READING TEXT:
The experiments will give engineers the capability to achieve cooling of various components and systems used in space in an efficient manner and thereby lead to smaller and lighter space exploration systems.
The proposed research provides a fundamental understanding of bubble dynamics and heat transfer during nucleate boiling in extreme conditions. Such an understanding optimizes the design and safe operation of heat exchange equipment employing phase change for transfer of heat in the environments of the deep ocean, extreme cold and high altitudes.
NPBX utilizes a single heater array, consisting of 5 independently controlled nucleation sites (heaters). The NPBX heater heats up during the test to the temperature at which a bubble starts to nucleate on it. This bubble then grows to a point at which it detaches from the heater. Depending on the test, one to five bubbles are created. During this process, various data are acquired and stored. The investigators have designed NPBX to develop a mechanistic model of nucleate boiling heat transfer in reduced gravity for pool boiling using a predefined boiling surface.
NPBX requires crew time to set up the hardware to perform eight test sessions. The crew captures the data from the test sessions on videotapes and hard drives. If Ku band is available video data is down-linked from ISS to the Glenn Research Center TeleScience Center in Cleveland, OH. The crew stows the drive and videotapes for later return to Earth for analysis by the investigator.

SUPPLIED DATA:
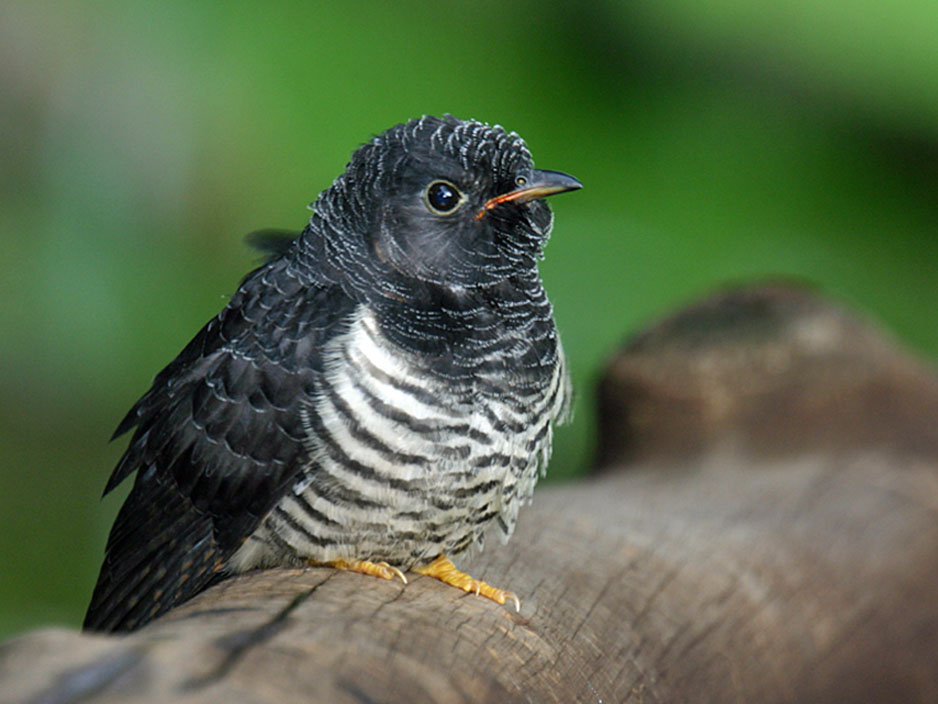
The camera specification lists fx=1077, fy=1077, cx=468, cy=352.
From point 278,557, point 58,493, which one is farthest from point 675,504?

REQUIREMENT 1:
In the NPBX text, give the passage from "The proposed research" to "and high altitudes." again, substituting "vapor dynamics" for "bubble dynamics".
REQUIREMENT 2:
List every environment that the NPBX text names for heat exchange equipment that uses phase change.

WRITTEN REPLY 1:
The proposed research provides a fundamental understanding of vapor dynamics and heat transfer during nucleate boiling in extreme conditions. Such an understanding optimizes the design and safe operation of heat exchange equipment employing phase change for transfer of heat in the environments of the deep ocean, extreme cold and high altitudes.

WRITTEN REPLY 2:
- the deep ocean
- extreme cold
- high altitudes